James v. City of Costa Mesa arguably reinforces a 2008 decision by the California Supreme Court, ruling that medical marijuana use is not covered by the state anti-discrimination statute.  In Ross v. Ragingwire Telecommunications, Inc., the court held that California’s Compassionate Use Act did not require the state anti-discrimination statue to prohibit discrimination on the basis of medical marijuana use.  Thus, an employer’s decision not to waive the drug testing requirement for an applicant with a medical marijuana prescription was not a violation of California state anti-discrimination laws.
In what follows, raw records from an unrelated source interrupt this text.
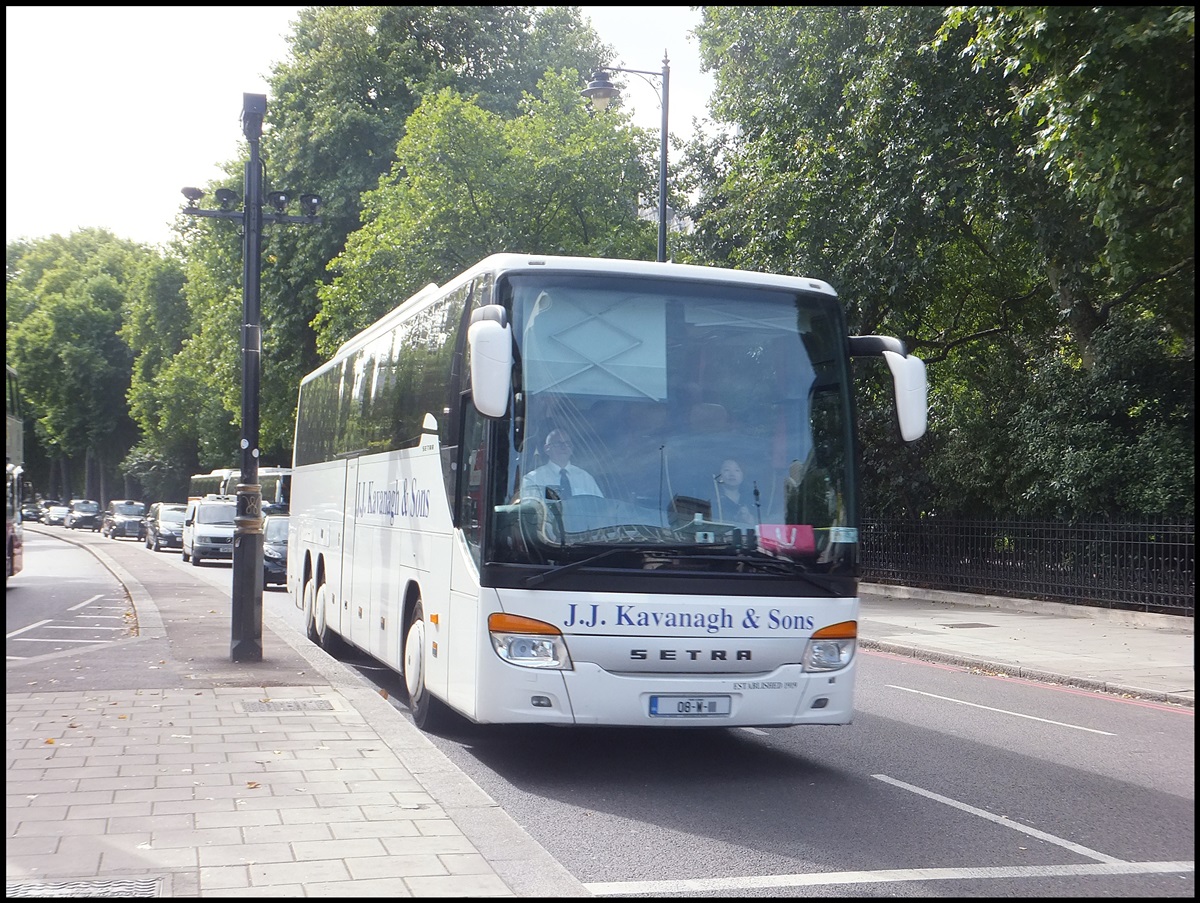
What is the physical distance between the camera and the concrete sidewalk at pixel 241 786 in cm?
513

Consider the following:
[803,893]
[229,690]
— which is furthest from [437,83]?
[803,893]

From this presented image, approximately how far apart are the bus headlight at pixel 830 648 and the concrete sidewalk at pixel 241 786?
2271 millimetres

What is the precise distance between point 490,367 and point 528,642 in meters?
1.64

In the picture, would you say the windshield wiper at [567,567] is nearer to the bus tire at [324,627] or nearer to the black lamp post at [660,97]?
the bus tire at [324,627]

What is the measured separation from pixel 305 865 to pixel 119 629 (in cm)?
1172

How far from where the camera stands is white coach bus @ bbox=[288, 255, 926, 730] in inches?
298

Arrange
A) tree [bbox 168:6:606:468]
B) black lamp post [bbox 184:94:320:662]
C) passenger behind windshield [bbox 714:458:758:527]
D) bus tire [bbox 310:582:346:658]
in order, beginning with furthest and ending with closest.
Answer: tree [bbox 168:6:606:468] → bus tire [bbox 310:582:346:658] → black lamp post [bbox 184:94:320:662] → passenger behind windshield [bbox 714:458:758:527]

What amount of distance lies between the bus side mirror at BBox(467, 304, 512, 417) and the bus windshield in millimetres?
437

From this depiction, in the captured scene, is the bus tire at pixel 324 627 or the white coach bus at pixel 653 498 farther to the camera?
the bus tire at pixel 324 627

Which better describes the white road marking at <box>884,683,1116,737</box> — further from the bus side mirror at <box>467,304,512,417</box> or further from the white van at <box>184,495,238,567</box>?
the white van at <box>184,495,238,567</box>

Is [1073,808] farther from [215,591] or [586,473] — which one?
[215,591]

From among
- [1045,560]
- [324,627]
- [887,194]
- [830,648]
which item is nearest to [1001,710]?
[830,648]

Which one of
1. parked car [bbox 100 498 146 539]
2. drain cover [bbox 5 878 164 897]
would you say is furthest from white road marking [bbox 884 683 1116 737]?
parked car [bbox 100 498 146 539]

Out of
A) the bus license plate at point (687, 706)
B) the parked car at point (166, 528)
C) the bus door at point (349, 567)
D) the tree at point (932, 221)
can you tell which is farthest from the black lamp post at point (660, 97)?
the parked car at point (166, 528)
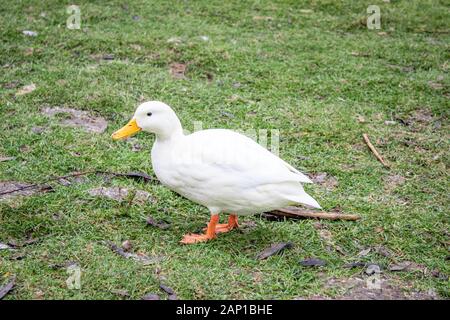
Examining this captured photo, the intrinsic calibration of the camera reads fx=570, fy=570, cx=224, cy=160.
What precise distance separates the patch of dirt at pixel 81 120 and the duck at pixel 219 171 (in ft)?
4.81

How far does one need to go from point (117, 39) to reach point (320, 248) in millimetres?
4087

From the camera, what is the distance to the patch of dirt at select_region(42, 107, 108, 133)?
4953mm

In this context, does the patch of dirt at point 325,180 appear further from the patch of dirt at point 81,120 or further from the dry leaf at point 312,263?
the patch of dirt at point 81,120

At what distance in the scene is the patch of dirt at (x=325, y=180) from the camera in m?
4.33

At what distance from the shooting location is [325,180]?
173 inches

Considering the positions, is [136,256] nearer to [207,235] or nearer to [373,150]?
[207,235]

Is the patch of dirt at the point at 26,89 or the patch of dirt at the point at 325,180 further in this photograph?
the patch of dirt at the point at 26,89

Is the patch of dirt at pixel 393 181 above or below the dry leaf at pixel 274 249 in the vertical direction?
below

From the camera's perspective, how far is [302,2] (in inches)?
331

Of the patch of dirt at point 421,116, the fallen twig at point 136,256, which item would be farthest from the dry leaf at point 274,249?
the patch of dirt at point 421,116

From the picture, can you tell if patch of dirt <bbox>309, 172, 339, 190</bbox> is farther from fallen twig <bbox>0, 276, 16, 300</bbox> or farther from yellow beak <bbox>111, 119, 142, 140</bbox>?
fallen twig <bbox>0, 276, 16, 300</bbox>

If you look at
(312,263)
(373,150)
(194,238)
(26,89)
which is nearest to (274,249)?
(312,263)
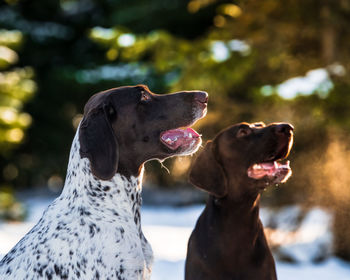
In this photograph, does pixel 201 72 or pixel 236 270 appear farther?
pixel 201 72

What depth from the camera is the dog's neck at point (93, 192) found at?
375cm

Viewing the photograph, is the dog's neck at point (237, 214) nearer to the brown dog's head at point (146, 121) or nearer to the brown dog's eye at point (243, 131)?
the brown dog's eye at point (243, 131)

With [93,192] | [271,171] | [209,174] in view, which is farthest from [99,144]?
[271,171]

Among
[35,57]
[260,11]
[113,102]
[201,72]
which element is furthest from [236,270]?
[35,57]

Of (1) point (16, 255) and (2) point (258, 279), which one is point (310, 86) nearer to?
(2) point (258, 279)

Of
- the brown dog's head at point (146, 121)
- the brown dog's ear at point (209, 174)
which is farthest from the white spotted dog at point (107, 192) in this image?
the brown dog's ear at point (209, 174)

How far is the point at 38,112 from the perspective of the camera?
17812 millimetres

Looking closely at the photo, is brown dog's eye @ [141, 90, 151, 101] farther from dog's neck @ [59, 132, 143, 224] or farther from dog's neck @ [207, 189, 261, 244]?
dog's neck @ [207, 189, 261, 244]

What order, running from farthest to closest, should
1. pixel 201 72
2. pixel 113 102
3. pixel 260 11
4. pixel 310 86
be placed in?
pixel 260 11, pixel 201 72, pixel 310 86, pixel 113 102

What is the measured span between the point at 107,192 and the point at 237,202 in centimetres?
110

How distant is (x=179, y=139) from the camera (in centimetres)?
400

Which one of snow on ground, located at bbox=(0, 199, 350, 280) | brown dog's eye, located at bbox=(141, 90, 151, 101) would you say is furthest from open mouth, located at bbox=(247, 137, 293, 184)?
snow on ground, located at bbox=(0, 199, 350, 280)

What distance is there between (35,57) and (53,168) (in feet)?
12.1

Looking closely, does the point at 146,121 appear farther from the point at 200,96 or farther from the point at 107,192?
the point at 107,192
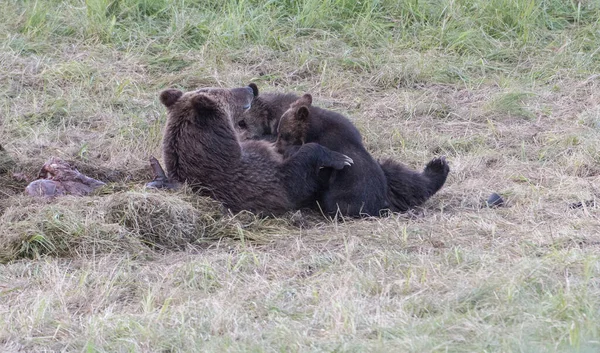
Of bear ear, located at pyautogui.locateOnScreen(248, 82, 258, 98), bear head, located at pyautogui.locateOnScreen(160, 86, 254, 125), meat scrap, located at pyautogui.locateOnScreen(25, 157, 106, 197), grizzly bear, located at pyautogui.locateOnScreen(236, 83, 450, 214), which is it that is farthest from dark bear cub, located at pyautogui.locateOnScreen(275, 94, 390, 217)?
meat scrap, located at pyautogui.locateOnScreen(25, 157, 106, 197)

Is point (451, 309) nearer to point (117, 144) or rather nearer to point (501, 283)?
point (501, 283)

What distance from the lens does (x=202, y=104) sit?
7.21 meters

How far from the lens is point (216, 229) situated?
659 cm

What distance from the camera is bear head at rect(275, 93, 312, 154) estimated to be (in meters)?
7.38

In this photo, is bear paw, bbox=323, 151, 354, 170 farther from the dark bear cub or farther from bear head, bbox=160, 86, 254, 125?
bear head, bbox=160, 86, 254, 125

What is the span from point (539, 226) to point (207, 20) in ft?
17.6

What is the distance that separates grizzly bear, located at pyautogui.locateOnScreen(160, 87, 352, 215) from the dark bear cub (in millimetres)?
125

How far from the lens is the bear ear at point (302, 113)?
733 cm

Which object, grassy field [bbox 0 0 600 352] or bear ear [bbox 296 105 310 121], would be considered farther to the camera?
bear ear [bbox 296 105 310 121]

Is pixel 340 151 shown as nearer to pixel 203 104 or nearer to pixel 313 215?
pixel 313 215

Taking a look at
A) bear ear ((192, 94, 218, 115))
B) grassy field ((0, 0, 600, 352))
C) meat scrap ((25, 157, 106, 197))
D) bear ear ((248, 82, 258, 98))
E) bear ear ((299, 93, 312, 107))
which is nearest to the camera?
grassy field ((0, 0, 600, 352))

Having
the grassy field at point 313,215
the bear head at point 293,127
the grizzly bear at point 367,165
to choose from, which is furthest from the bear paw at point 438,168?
the bear head at point 293,127

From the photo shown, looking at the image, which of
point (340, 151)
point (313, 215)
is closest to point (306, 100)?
point (340, 151)

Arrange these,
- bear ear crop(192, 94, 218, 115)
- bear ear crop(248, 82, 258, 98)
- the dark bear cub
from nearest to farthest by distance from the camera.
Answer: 1. the dark bear cub
2. bear ear crop(192, 94, 218, 115)
3. bear ear crop(248, 82, 258, 98)
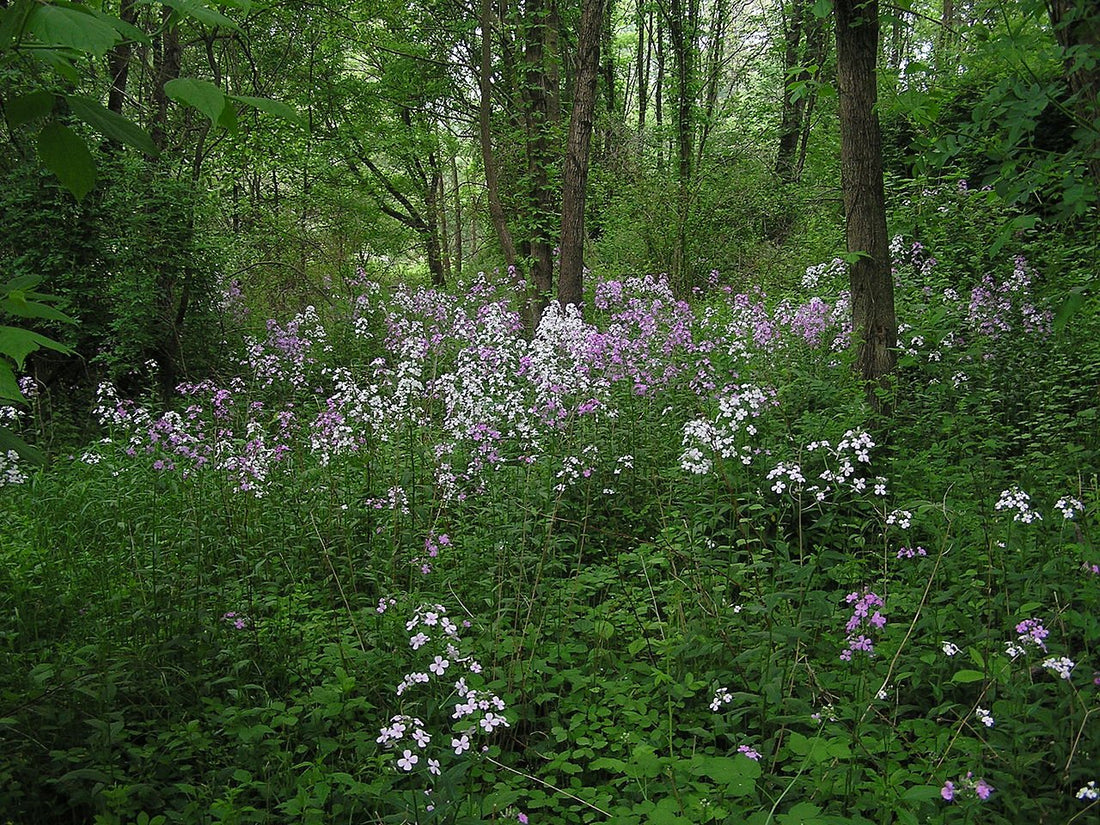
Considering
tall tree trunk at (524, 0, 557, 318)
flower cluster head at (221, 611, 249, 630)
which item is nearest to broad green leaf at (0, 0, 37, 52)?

For now, employers can rest assured that their prohibition of the use of marijuana will not subject them to liability under state or federal disability law.  In California, employers may still make decisions based upon an employee’s illegal drug usage, which includes the use of marijuana, so long as the employer is not discriminating on the basis of the disability for which the marijuana has been prescribed.  

Employers should, however, stay informed about this area of law because there appears to be a shift, not only in California, but also across the United States, in the public’s perception of recreational and medical use of marijuana.  Over time, changing public views may pressure Congress and state legislatures to alter policies and applicable drug laws to exempt medical marijuana use.